Initial physical examination revealed erythematous plaques with skin necrosis and blistering over the right upper limb mainly over the distal third of forearm. Right middle, ring and little fingers appeared dusky and insensate. (Figure 1a-b) Capillary refill time was more than 2 seconds and oxygen saturation was undetectable by pulse oxymetry. Movement of the small joints were impaired. The rest of physical examination was normal. Plain radiographs were normal. CT angiogram of right upper limb (Figure 2a) showed that superficial and deep palmar arches were not opacified by contrast, suggesting possibility of vasospasm or acute thrombosis.
Fig. 1a & 1b.

Skin necrosis, thrombophlebitis with impending digital gangrene on admission.
Fig. 2a.

CT Angiogram right upper limb.
Surgical fasciotomy and exploration was done owing to the increasing swelling. Intraoperatively, the surgeon noted presence of serous fluid alone, with no signs of infection. A combination of antithrombotic, antibiotics, and antihistamine therapy was commenced in the ward resulting in recirculation of the digits, resolution of finger numbness and weakness (Figure 3a and b). Repeated CTA right upper limb at 6 weeks after the incident shows recirculation over the distal forearm and palmar arches (Figure 2b).
Fig. 3a & 3b.

Resolution of thrombophlebitis and digital recirculation with residual hyperpigmentation after 6 weeks.
Fig. 2b.

CTA right upper limb (at 6 weeks after jellyfish sting)
Discussion
Jellyfish are marine invertebrates which belong to phylum cnidarian or coelenterates. Presence of millions of nematocysts (or stinging cells) on their tentacles, enables jellyfish to discharge venom when activated by pressure. These nematocyst structures can eject their threads with an approximate force of 0.9 – 2.3kg/cm2 thereby inflicting harm to the skin of any close-contact predator4.
There are several classes of jellyfish that pose a threat to humans. They are the Chironex fleckeri (box jellyfish or sea wasp), Carukia barnesi, Chrysaora (sea nettle), and Physalia physalis (Portuguese man of war). The Chironex fleckeri is the deadliest of all jellyfish known to mankind with the most rapidly acting venom.
Jellyfish venom is believed to have lipolytic and proteolytic effect on skin and underlying soft tissue including the neurovascular bundle. Local soft tissue oedema produced as a result of the body’s reaction to venom, can compress onto peripheral nerves and vessels. Overtime, it can worsen to resemble compartment syndrome.
Neurotoxic properties of the venom of certain species can cause transient peripheral and autonomic nerves dysfunction which normally resolve spontaneously after a few weeks.
Vascular reactions such as ischemia from vasospasm and thrombophlebitis of the underlying vessels have also been reported3. Other rarer reported reactions include angioedema, contact dermatitis, mononeuritis multiplex and cardiopulmonary decompensation3,4.
Conclusion
Jellyfish envenomation is common in the coastal areas of Malaysia.
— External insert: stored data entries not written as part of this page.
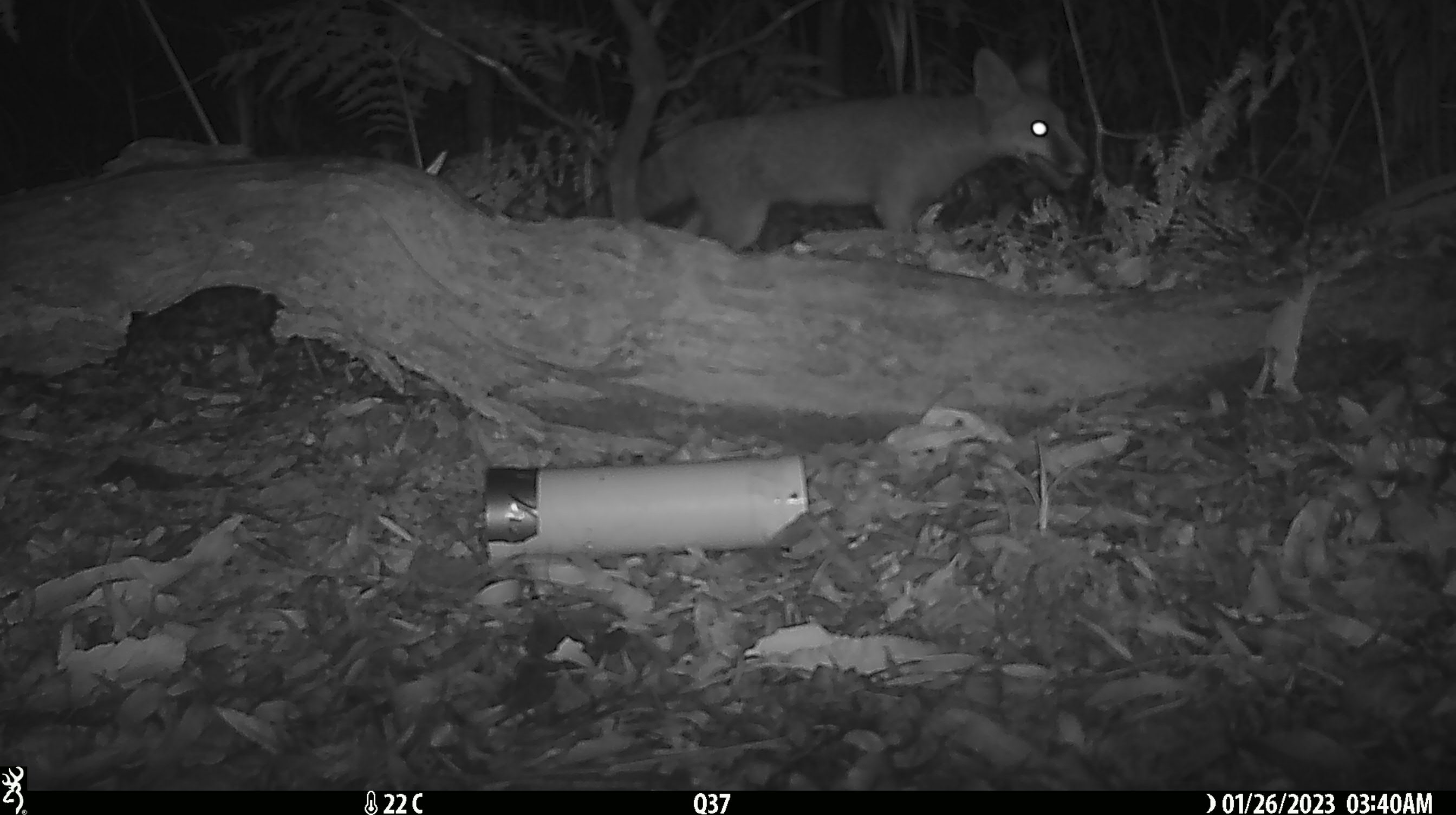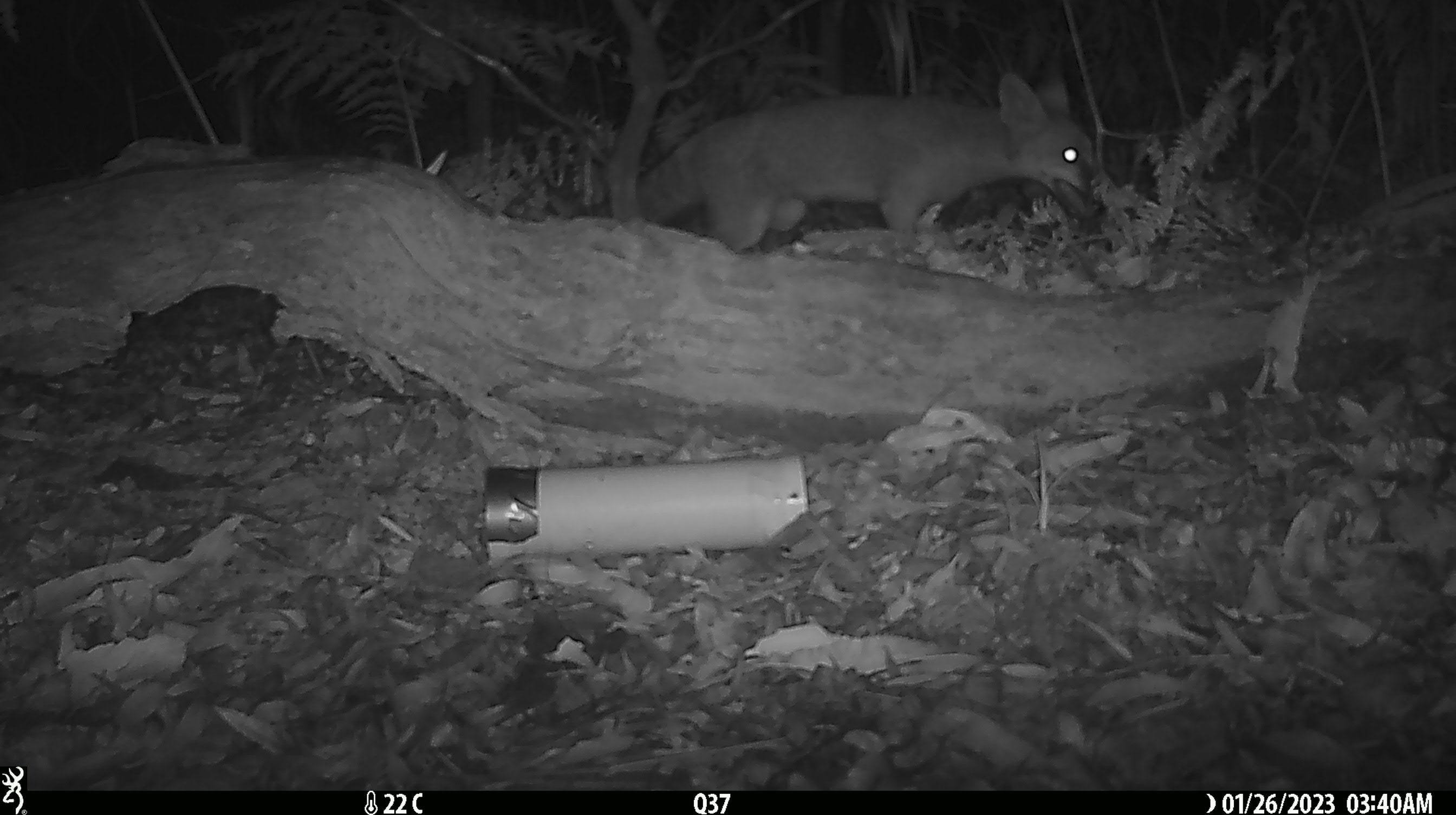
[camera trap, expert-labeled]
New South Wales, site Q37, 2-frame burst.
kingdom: Animalia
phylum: Chordata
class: Mammalia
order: Carnivora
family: Canidae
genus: Vulpes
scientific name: Vulpes vulpes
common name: red fox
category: fox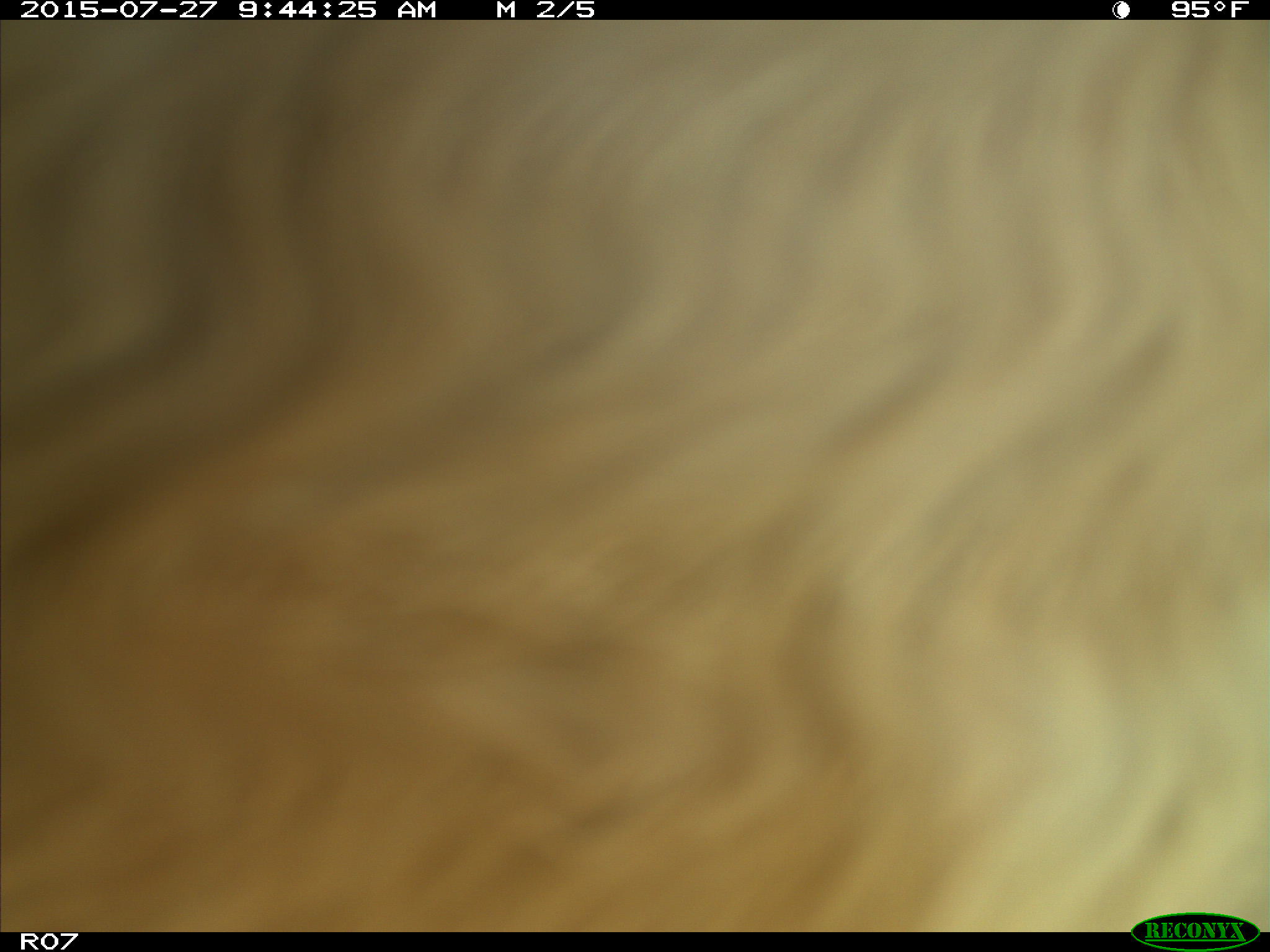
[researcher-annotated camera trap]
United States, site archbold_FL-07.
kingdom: Animalia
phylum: Chordata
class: Mammalia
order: Artiodactyla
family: Bovidae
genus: Bos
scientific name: Bos taurus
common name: domestic cow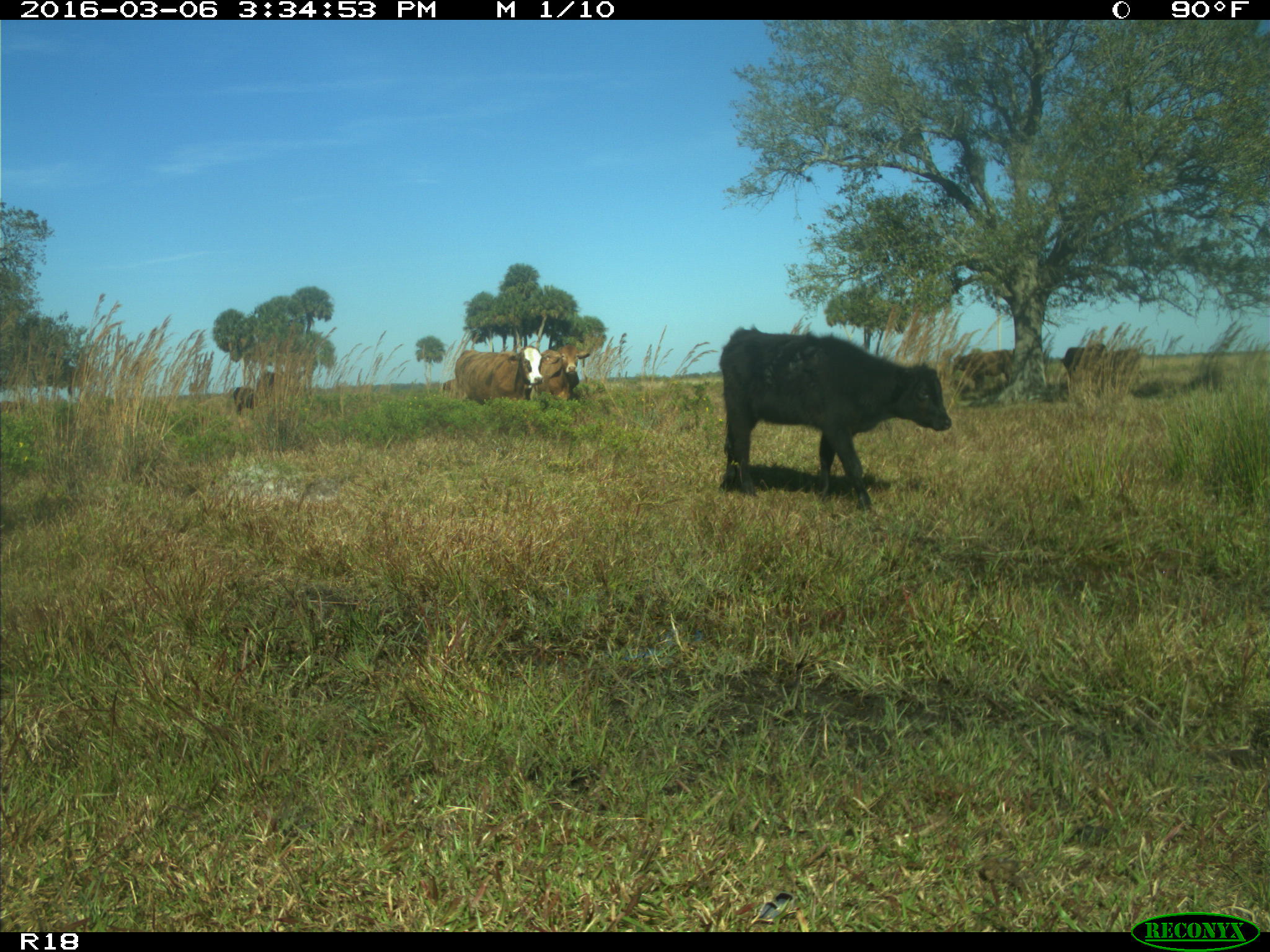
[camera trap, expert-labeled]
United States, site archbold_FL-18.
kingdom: Animalia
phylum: Chordata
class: Mammalia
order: Artiodactyla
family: Bovidae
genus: Bos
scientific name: Bos taurus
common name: domestic cow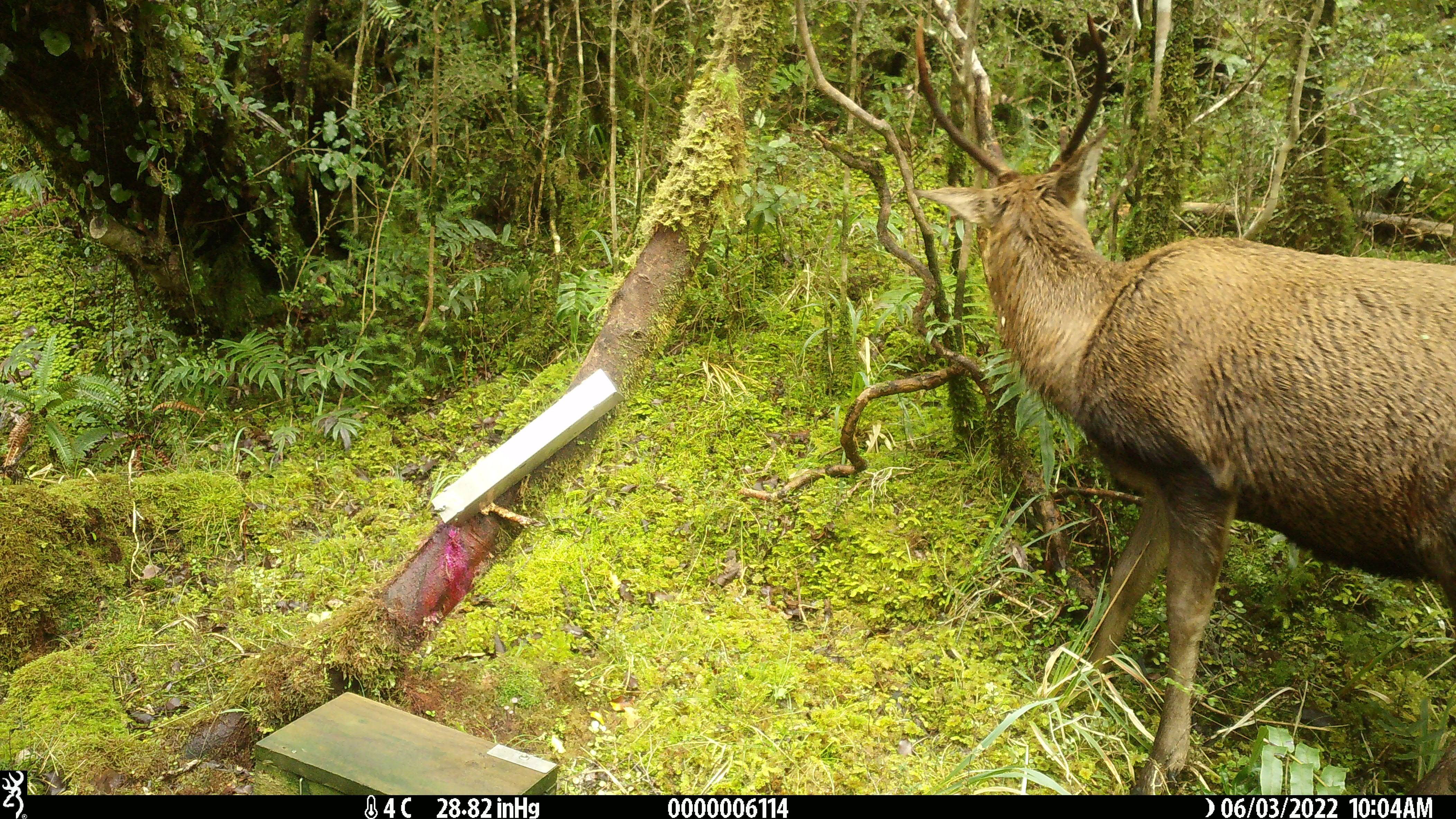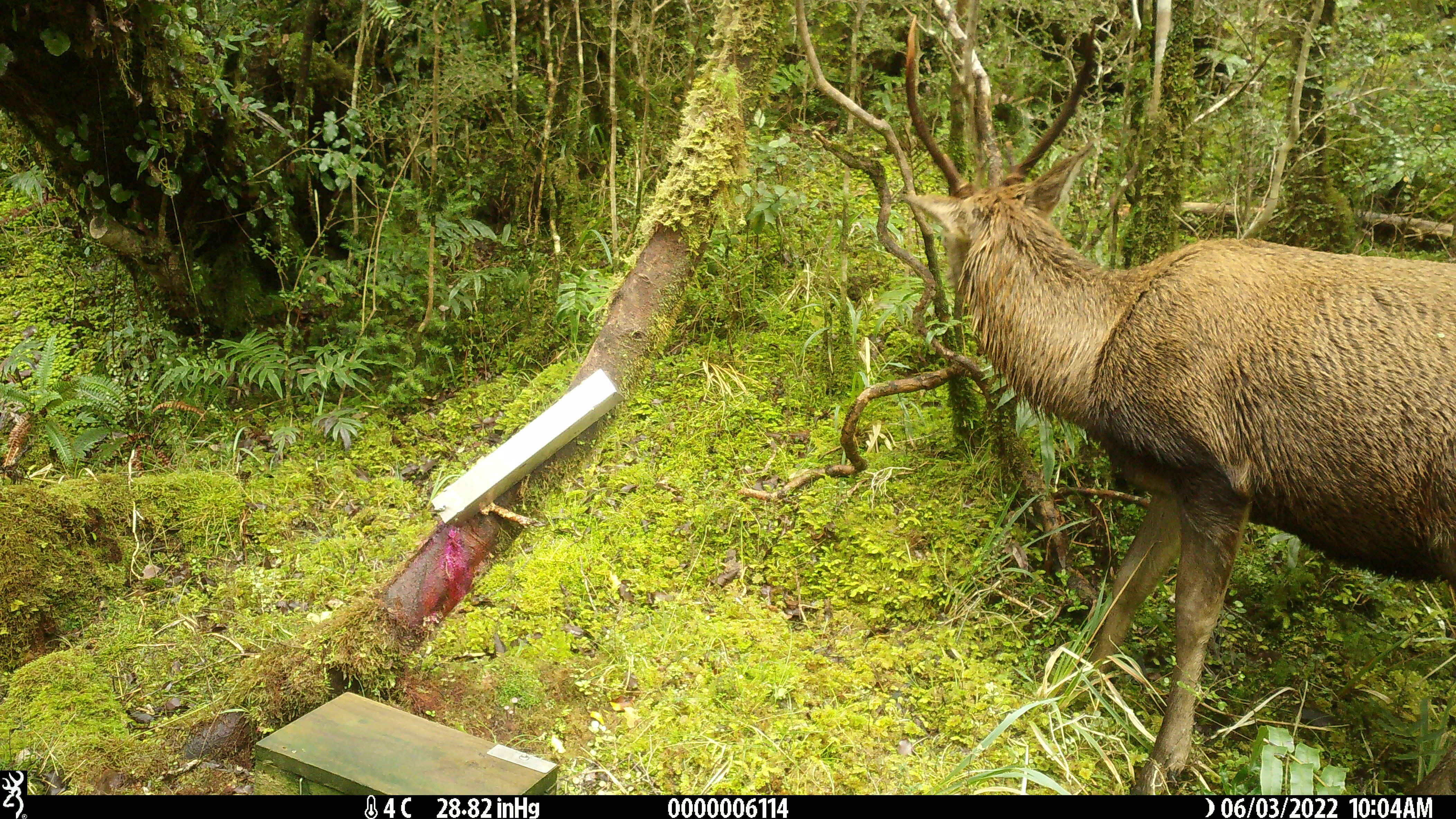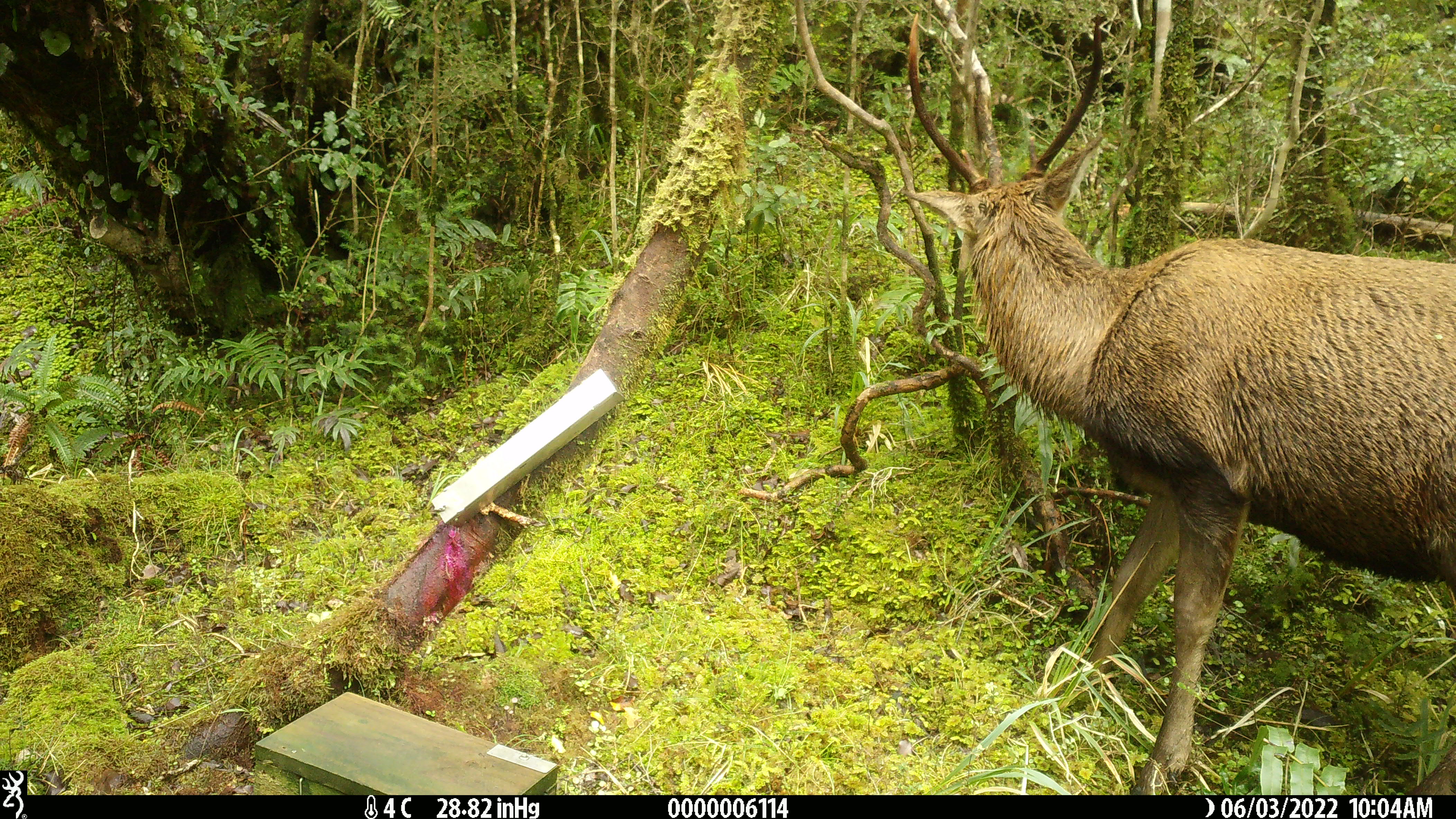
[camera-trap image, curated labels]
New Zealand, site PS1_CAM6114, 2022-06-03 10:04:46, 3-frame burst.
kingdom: Animalia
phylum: Chordata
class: Mammalia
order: Artiodactyla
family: Cervidae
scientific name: Cervidae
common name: deer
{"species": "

It is a potential life-threatening medical emergency. The public lack of knowledge in this area is because of under reporting of cases. As these cases occur sporadically, it makes trials of first aid and medical treatment even more difficult. The public need to be educated about the risk of jellyfish envenomation and prehospital care in the future to prevent unnecessary delay of treatment, as early treatment may prevent further morbidity.